**PAGE EXTRACT**
* * * * *

The "father of stenography" lived in 63 BCE, invented the ampersand, and recorded meetings of the Roman senate. Things I didn't know before.
 
 
grant
21:36 / 23.02.06
Same timeline mentions that Elizabeth I awarded a patent to the inventor of modern shorthand, Timothe Bright.
 
 
grant
21:49 / 23.02.06
Would you like to see some notes?
 
 
Olulabelle
22:10 / 23.02.06
WOW. Thank you for all that Grant.

I can't believe there might have been someone taking notes in shorthand! That's strangely wonderful.

It would seem that Cambridge holds an awful lot of original documents. Perhaps i should write to them to find out where the original recording of the speech is held and who recorded it.
 
 
Olulabelle
22:12 / 23.02.06
Those original document images are fascinating aren't they? It doesn't even seem to matter when they're about inventories and ordinary everyday things because they look so interesting and are written so beuatifully.
 
 
grant
00:28 / 24.02.06
Yeah, they are beautiful -- I can't decide if it's the beauty of the hand I admire more, or the box underneath asking people to attempt a transcription.
 
 
astrojax69
02:12 / 24.02.06
as an aside, the new parliament house in canberra, australia (my home!) has one of the four original documents (well, exemplifications - contemproaneous copies - the actual original sealed by king john is lost) that was the magna carta it is apparently valued at several many million australian dollars (ie a few pounds sterling!) the date of this 'original' is 1215, i think...

old docs are fantastic and yes, lula, do write to cambridge and get access. have fun!
 
 
Olulabelle
08:31 / 24.02.06
I might try. I don't know what the protocol is for showing the general public documents like that. You probably have to be a brainy historian or something to view them. Just wanting to see them might not be a valid reason!
 
 
Kit-Cat Club
17:19 / 24.02.06
If you want to see original documents, your best bet is probably to try The National Archives (though you might have some difficulty with Tudor State Papers - they're available in a microfilm surrogate and one usually has to beg and plead to see the originals). But they have vast collections of government documents almost from the year dot. More interesting literary stuff is probably easiest to see at the British Library - the Bodleian and Cambridge University Library would probably require letters of reference etc., and the BL may too. Or try your local record office - much easier to get into to look at old stuff, and probably more interesting than state papers (I am jaundiced as spent most of today looking at 1630s State Papers Spain, yawn, treaty this, treaty that).

* * * * *

**SUPPLIED INFORMATION**
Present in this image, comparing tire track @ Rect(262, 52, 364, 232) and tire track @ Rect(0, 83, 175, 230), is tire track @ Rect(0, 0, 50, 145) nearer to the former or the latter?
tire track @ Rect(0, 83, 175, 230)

* * * * *

**WHAT TO DO**
**1.** In the forum thread on old documents, which building does astrojax69 say holds one of the four exemplifications of the Magna Carta?
**2.** Resume the forum thread on old documents from the point where it stops, writing the next post in the same conversational style.
The data above is separate material and has no connection to the forum thread on old documents.

**RESULTS FOR THE EXERCISE**
**1.** The new parliament house in Canberra, Australia.

**2.**
Now, Elizabeth I at Tilbury is a bit contentious. That speech, alas, was not recorded by a contemporary, and indeed the only surviving record of it is in a printed version of a letter of 1623 written by an eyewitness. However, there are records nearer the time of a different speech given at Tilbury, which seems to have gone something like this:

'It may be they challenge my [sexe] For that I am a woman so may I charge their mould for that they are but men whose breath is in their nostrells' etc. etc.

So she definitely said something at Tilbury, but no one knows what. The 1623 account was probably heavily distorted by all the mythmaking that went on after her death (and in 1623 it became fashionable to be against Spain, after the failure of the Spanish Match negotiations, perhaps another factor).

There is an article on all this on JSTOR, here, which you might not be able to see - I can't tell whether I'm seeing it through my university account or not, apols if this is the case...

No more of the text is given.